Exercise data section start

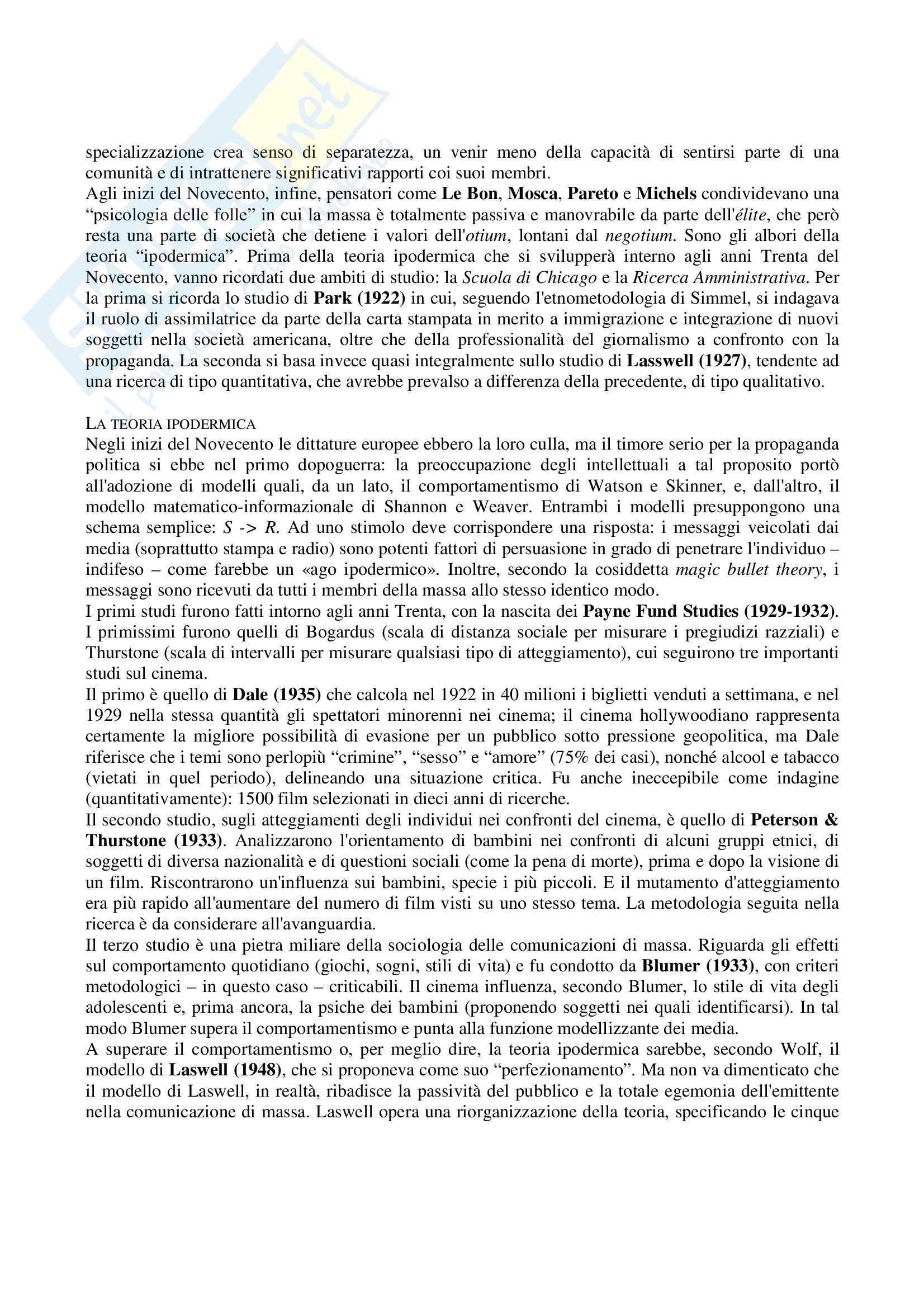 specializzazione crea senso di separatezza, un venir meno della capacità di sentirsi parte di una comunità e di intrattenere significativi rapporti coi suoi membri.
Agli inizi del Novecento, infine, pensatori come Le Bon, Mosca, Pareto e Michels condividevano una “psicologia delle folle” in cui la massa è totalmente passiva e manovrabile da parte dell'élite, che però resta una parte di società che detiene i valori dell'otium, lontani dal negotium. Sono gli albori della teoria “ipodermica”. Prima della teoria ipodermica che si svilupperà interno agli anni Trenta del Novecento, vanno ricordati due ambiti di studio: la Scuola di Chicago e la Ricerca Amministrativa. Per la prima si ricorda lo studio di Park (1922) in cui, seguendo l'etnometodologia di Simmel, si indagava il ruolo di assimilatrice da parte della carta stampata in merito a immigrazione e integrazione di nuovi soggetti nella società americana, oltre che della professionalità del giornalismo a confronto con la propaganda. La seconda si basa invece quasi integralmente sullo studio di Lasswell (1927), tendente ad una ricerca di tipo quantitativa, che avrebbe prevalso a differenza della precedente, di tipo qualitativo.

LA TEORIA IPODERMICA
Negli inizi del Novecento le dittature europee ebbero la loro culla, ma il timore serio per la propaganda politica si ebbe nel primo dopoguerra: la preoccupazione degli intellettuali a tal proposito portò all'adozione di modelli quali, da un lato, il comportamentismo di Watson e Skinner, e, dall'altro, il modello matematico-informazionale di Shannon e Weaver. Entrambi i modelli presuppongono una schema semplice: S -> R. Ad uno stimolo deve corrispondere una risposta: i messaggi veicolati dai media (soprattutto stampa e radio) sono potenti fattori di persuasione in grado di penetrare l'individuo – indifeso – come farebbe un «ago ipodermico». Inoltre, secondo la cosiddetta magic bullet theory, i messaggi sono ricevuti da tutti i membri della massa allo stesso identico modo.
I primi studi furono fatti intorno agli anni Trenta, con la nascita dei Payne Fund Studies (1929-1932). I primissimi furono quelli di Bogardus (scala di distanza sociale per misurare i pregiudizi razziali) e Thurstone (scala di intervalli per misurare qualsiasi tipo di atteggiamento), cui seguirono tre importanti studi sul cinema.
Il primo è quello di Dale (1935) che calcola nel 1922 in 40 milioni i biglietti venduti a settimana, e nel 1929 nella stessa quantità gli spettatori minorenni nei cinema; il cinema hollywoodiano rappresenta certamente la migliore possibilità di evasione per un pubblico sotto pressione geopolitica, ma Dale riferisce che i temi sono perlopiù “crimine”, “sesso” e “amore” (75% dei casi), nonché alcool e tabacco (vietati in quel periodo), delineando una situazione critica. Fu anche ineccepibile come indagine (quantitativamente): 1500 film selezionati in dieci anni di ricerche.
Il secondo studio, sugli atteggiamenti degli individui nei confronti del cinema, è quello di Peterson & Thurstone (1933). Analizzarono l'orientamento di bambini nei confronti di alcuni gruppi etnici, di soggetti di diversa nazionalità e di questioni sociali (come la pena di morte), prima e dopo la visione di un film. Riscontrarono un'influenza sui bambini, specie i più piccoli. E il mutamento d'atteggiamento era più rapido all'aumentare del numero di film visti su uno stesso tema. La metodologia seguita nella ricerca è da considerare all'avanguardia.
Il terzo studio è una pietra miliare della sociologia delle comunicazioni di massa. Riguarda gli effetti sul comportamento quotidiano (giochi, sogni, stili di vita) e fu condotto da Blumer (1933), con criteri metodologici – in questo caso – criticabili. Il cinema influenza, secondo Blumer, lo stile di vita degli adolescenti e, prima ancora, la psiche dei bambini (proponendo soggetti nei quali identificarsi). In tal modo Blumer supera il comportamentismo e punta alla funzione modellizzante dei media.
A superare il comportamentismo o, per meglio dire, la teoria ipodermica sarebbe, secondo Wolf, il modello di Laswell (1948), che si proponeva come suo “perfezionamento”. Ma non va dimenticato che il modello di Laswell, in realtà, ribadisce la passività del pubblico e la totale egemonia dell'emittente nella comunicazione di massa. Laswell opera una riorganizzazione della teoria, specificando le cinque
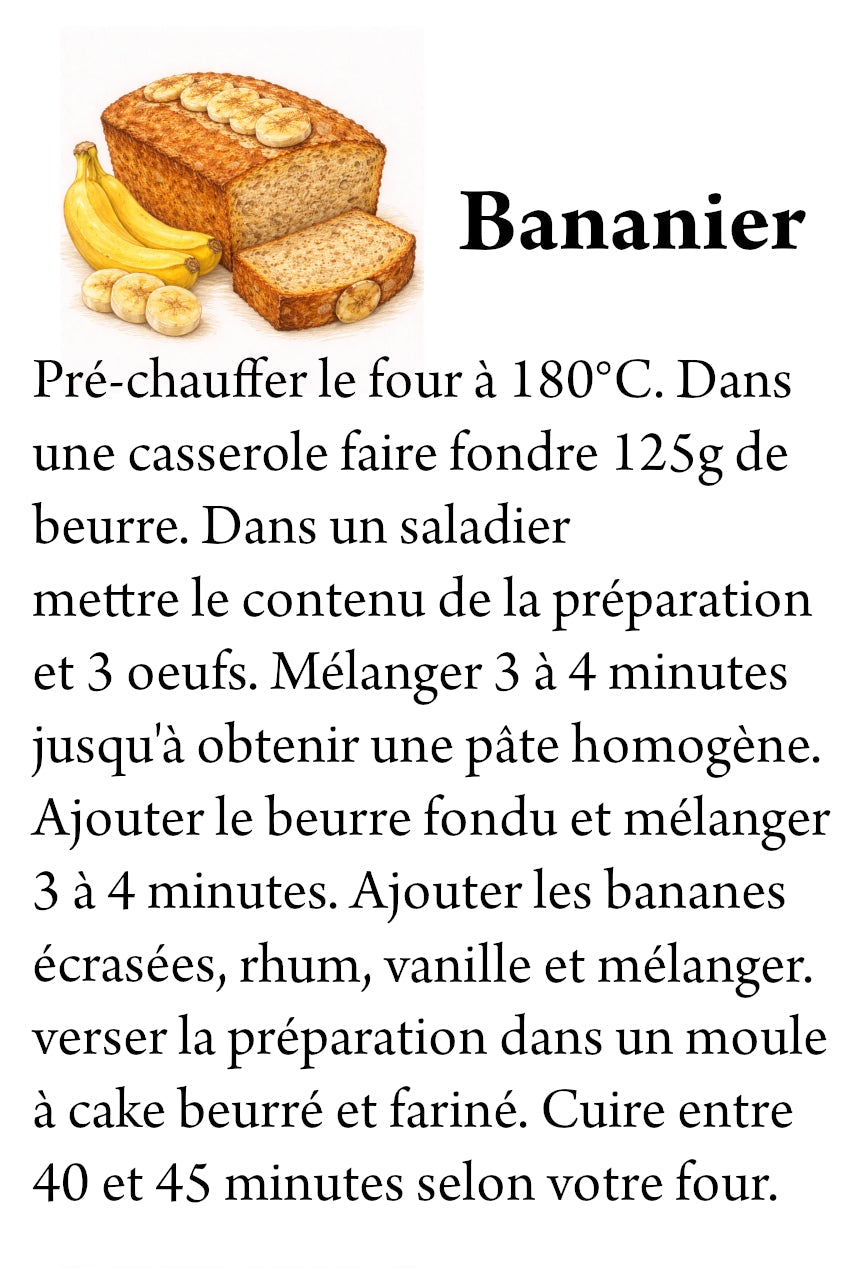 Bananier

Pré-chauffer le four à 180°C. Dans une casserole faire fondre 125g de beurre. Dans un saladier
mettre le contenu de la préparation et 3 oeufs. Mélanger 3 à 4 minutes jusqu'à obtenir une pâte homogène. Ajouter le beurre fondu et mélanger 3 à 4 minutes. Ajouter les bananes écrasées, rhum, vanille et mélanger. verser la préparation dans un moule à cake beurré et fariné. Cuire entre 40 et 45 minutes selon votre four.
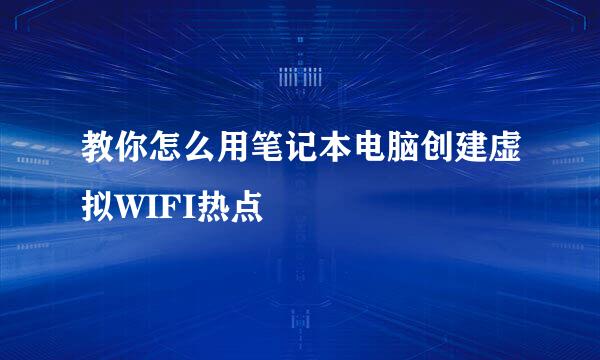 教你怎么用笔记本电脑创建虚拟WIFI热点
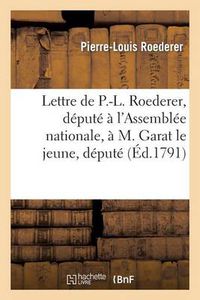 Pierre-Louis Roederer

Lettre de P.-L. Roederer, député à l'Assemblée nationale, à M. Garat le jeune, député (Éd.1791)

hachette LIVRE

BnF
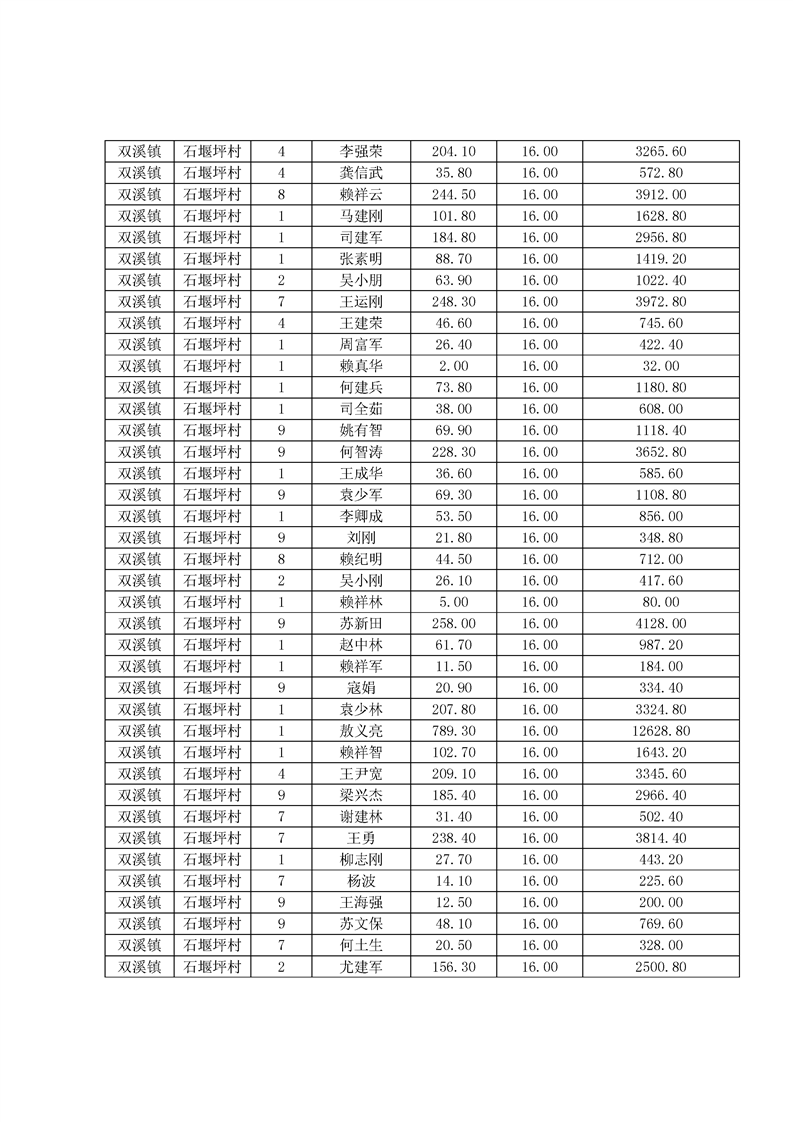 | 双溪镇 | 石堰坪村 | 4 | 李强荣 | 204.10 | 16.00 | 3265.60 |
|---|---|---|---|---|---|---|
| 双溪镇 | 石堰坪村 | 4 | 龚信武 | 35.80 | 16.00 | 572.80 |
| 双溪镇 | 石堰坪村 | 8 | 赖祥云 | 244.50 | 16.00 | 3912.00 |
| 双溪镇 | 石堰坪村 | 1 | 马建刚 | 101.80 | 16.00 | 1628.80 |
| 双溪镇 | 石堰坪村 | 1 | 司建军 | 184.80 | 16.00 | 2956.80 |
| 双溪镇 | 石堰坪村 | 1 | 张素明 | 88.70 | 16.00 | 1419.20 |
| 双溪镇 | 石堰坪村 | 2 | 吴小朋 | 63.90 | 16.00 | 1022.40 |
| 双溪镇 | 石堰坪村 | 7 | 王运刚 | 248.30 | 16.00 | 3972.80 |
| 双溪镇 | 石堰坪村 | 4 | 王建荣 | 46.60 | 16.00 | 745.60 |
| 双溪镇 | 石堰坪村 | 1 | 周富军 | 26.40 | 16.00 | 422.40 |
| 双溪镇 | 石堰坪村 | 1 | 赖真华 | 2.00 | 16.00 | 32.00 |
| 双溪镇 | 石堰坪村 | 1 | 何建兵 | 73.80 | 16.00 | 1180.80 |
| 双溪镇 | 石堰坪村 | 1 | 司全茹 | 38.00 | 16.00 | 608.00 |
| 双溪镇 | 石堰坪村 | 9 | 姚有智 | 69.90 | 16.00 | 1118.40 |
| 双溪镇 | 石堰坪村 | 9 | 何智涛 | 228.30 | 16.00 | 3652.80 |
| 双溪镇 | 石堰坪村 | 1 | 王成华 | 36.60 | 16.00 | 585.60 |
| 双溪镇 | 石堰坪村 | 9 | 袁少军 | 69.30 | 16.00 | 1108.80 |
| 双溪镇 | 石堰坪村 | 1 | 李卿成 | 53.50 | 16.00 | 856.00 |
| 双溪镇 | 石堰坪村 | 9 | 刘刚 | 21.80 | 16.00 | 348.80 |
| 双溪镇 | 石堰坪村 | 8 | 赖纪明 | 44.50 | 16.00 | 712.00 |
| 双溪镇 | 石堰坪村 | 2 | 吴小刚 | 26.10 | 16.00 | 417.60 |
| 双溪镇 | 石堰坪村 | 1 | 赖祥林 | 5.00 | 16.00 | 80.00 |
| 双溪镇 | 石堰坪村 | 9 | 苏新田 | 258.00 | 16.00 | 4128.00 |
| 双溪镇 | 石堰坪村 | 1 | 赵中林 | 61.70 | 16.00 | 987.20 |
| 双溪镇 | 石堰坪村 | 1 | 赖祥军 | 11.50 | 16.00 | 184.00 |
| 双溪镇 | 石堰坪村 | 9 | 寇娟 | 20.90 | 16.00 | 334.40 |
| 双溪镇 | 石堰坪村 | 1 | 袁少林 | 207.80 | 16.00 | 3324.80 |
| 双溪镇 | 石堰坪村 | 1 | 敖义亮 | 789.30 | 16.00 | 12628.80 |
| 双溪镇 | 石堰坪村 | 1 | 赖祥智 | 102.70 | 16.00 | 1643.20 |
| 双溪镇 | 石堰坪村 | 4 | 王尹宽 | 209.10 | 16.00 | 3345.60 |
| 双溪镇 | 石堰坪村 | 9 | 梁兴杰 | 185.40 | 16.00 | 2966.40 |
| 双溪镇 | 石堰坪村 | 7 | 谢建林 | 31.40 | 16.00 | 502.40 |
| 双溪镇 | 石堰坪村 | 7 | 王勇 | 238.40 | 16.00 | 3814.40 |
| 双溪镇 | 石堰坪村 | 1 | 柳志刚 | 27.70 | 16.00 | 443.20 |
| 双溪镇 | 石堰坪村 | 7 | 杨波 | 14.10 | 16.00 | 225.60 |
| 双溪镇 | 石堰坪村 | 9 | 王海强 | 12.50 | 16.00 | 200.00 |
| 双溪镇 | 石堰坪村 | 9 | 苏文保 | 48.10 | 16.00 | 769.60 |
| 双溪镇 | 石堰坪村 | 7 | 何士生 | 20.50 | 16.00 | 328.00 |
| 双溪镇 | 石堰坪村 | 2 | 尤建军 | 156.30 | 16.00 | 2500.80 |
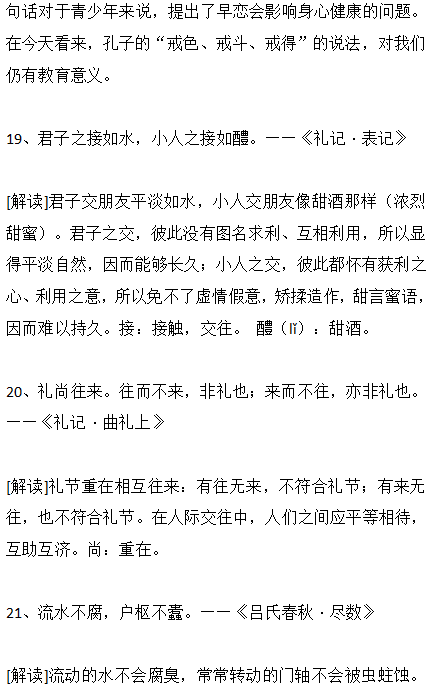 句话对于青少年来说，提出了早恋会影响身心健康的问题。在今天看来，孔子的“戒色、戒斗、戒得”的说法，对我们仍有教育意义。

19、君子之接如水，小人之接如醴。——《礼记·表记》

[解读]君子交朋友平淡如水，小人交朋友像甜酒那样（浓烈甜蜜）。君子之交，彼此没有图名求利、互相利用，所以显得平淡自然，因而能够长久；小人之交，彼此都怀有获利之心、利用之意，所以免不了虚情假意，矫揉造作，甜言蜜语，因而难以持久。接：接触，交往。 醴（lǐ）：甜酒。

20、礼尚往来。往而不来，非礼也；来而不往，亦非礼也。——《礼记·曲礼上》

[解读]礼节重在相互往来：有往无来，不符合礼节；有来无往，也不符合礼节。在人际交往中，人们之间应平等相待，互助互济。尚：重在。

21、流水不腐，户枢不蠹。——《吕氏春秋·尽数》

[解读]流动的水不会腐臭，常常转动的门轴不会被虫蛀蚀。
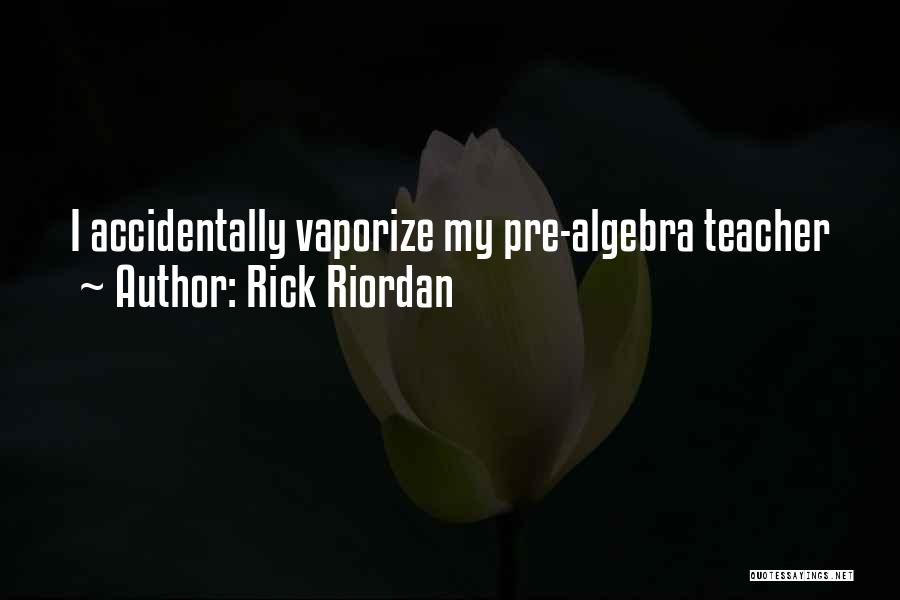 I accidentally vaporize my pre-algebra teacher
~ Author: Rick Riordan

QUOTESSAYINGS.NET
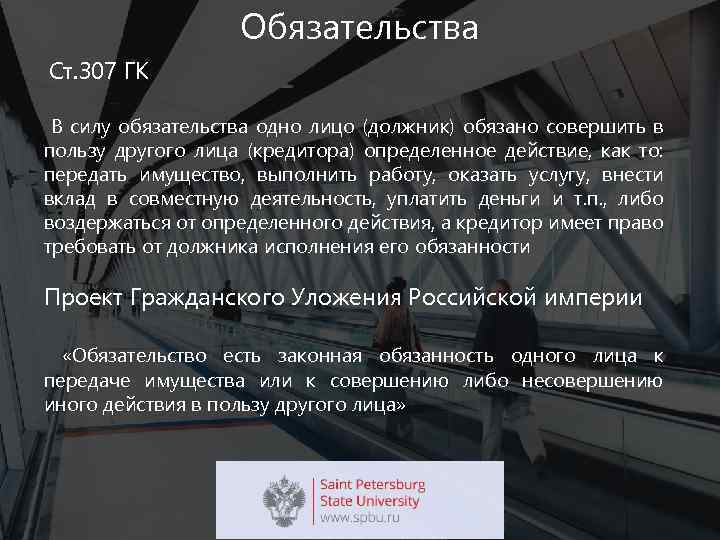 Обязательства

Ст.307 ГК

В силу обязательства одно лицо (должник) обязано совершить в пользу другого лица (кредитора) определенное действие, как то: передать имущество, выполнить работу, оказать услугу, внести вклад в совместную деятельность, уплатить деньги и т.п., либо воздержаться от определенного действия, а кредитор имеет право требовать от должника исполнения его обязанности

Проект Гражданского Уложения Российской империи

«Обязательство есть законная обязанность одного лица к передаче имущества или к совершению либо несовершению иного действия в пользу другого лица»

Saint Petersburg
State University
www.spbu.ru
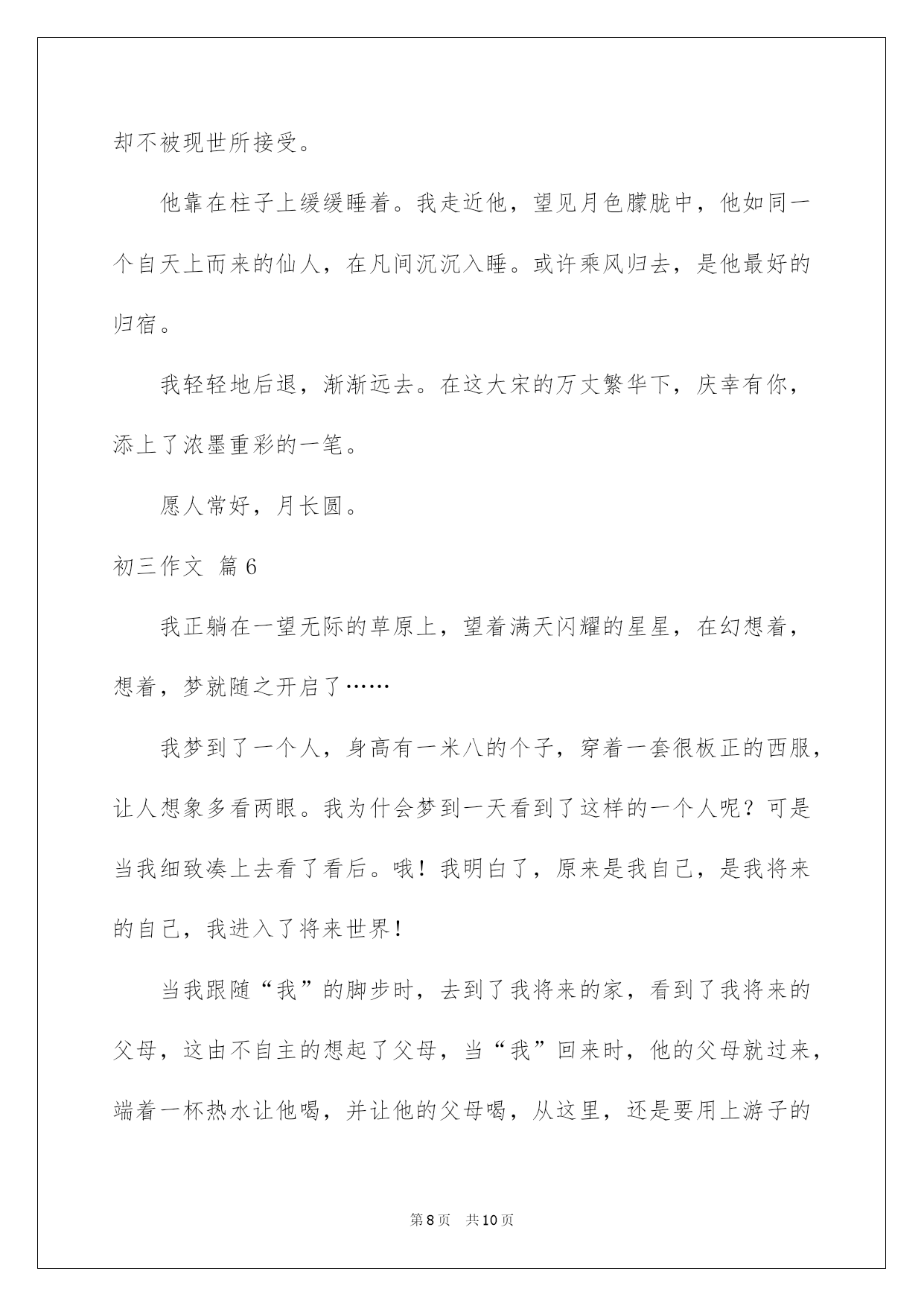 却不被现世所接受。

他靠在柱子上缓缓睡着。我走近他，望见月色朦胧中，他如同一个自天上而来的仙人，在凡间沉沉入睡。或许乘风归去，是他最好的归宿。

我轻轻地后退，渐渐远去。在这大宋的万丈繁华下，庆幸有你，添上了浓墨重彩的一笔。

愿人常好，月长圆。

初三作文 篇6

我正躺在一望无际的草原上，望着满天闪耀的星星，在幻想着，想着，梦就随之开启了……

我梦到了一个人，身高有一米八的个子，穿着一套很板正的西服，让人想象多看两眼。我为什会梦到一天看到了这样的一个人呢？可是当我细致凑上去看了看后。哦！我明白了，原来是我自己，是我将来的自己，我进入了将来世界！

当我跟随“我”的脚步时，去到了我将来的家，看到了我将来的父母，这由不自主的想起了父母，当“我”回来时，他的父母就过来，端着一杯热水让他喝，并让他的父母喝，从这里，还是要用上游子的

第8页 共10页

Exercise data section end

• **Problem description**
Print exactly, with no pictures, the lines above from the one that holds "16.00 | 769.60 |" through the one that holds "19、君子之接如水，小人之接如醴。——《礼记·表记》", both of them included.

• **Solution to the exercise**
| 双溪镇 | 石堰坪村 | 9 | 苏文保 | 48.10 | 16.00 | 769.60 |
| 双溪镇 | 石堰坪村 | 7 | 何士生 | 20.50 | 16.00 | 328.00 |
| 双溪镇 | 石堰坪村 | 2 | 尤建军 | 156.30 | 16.00 | 2500.80 |
 句话对于青少年来说，提出了早恋会影响身心健康的问题。在今天看来，孔子的“戒色、戒斗、戒得”的说法，对我们仍有教育意义。

19、君子之接如水，小人之接如醴。——《礼记·表记》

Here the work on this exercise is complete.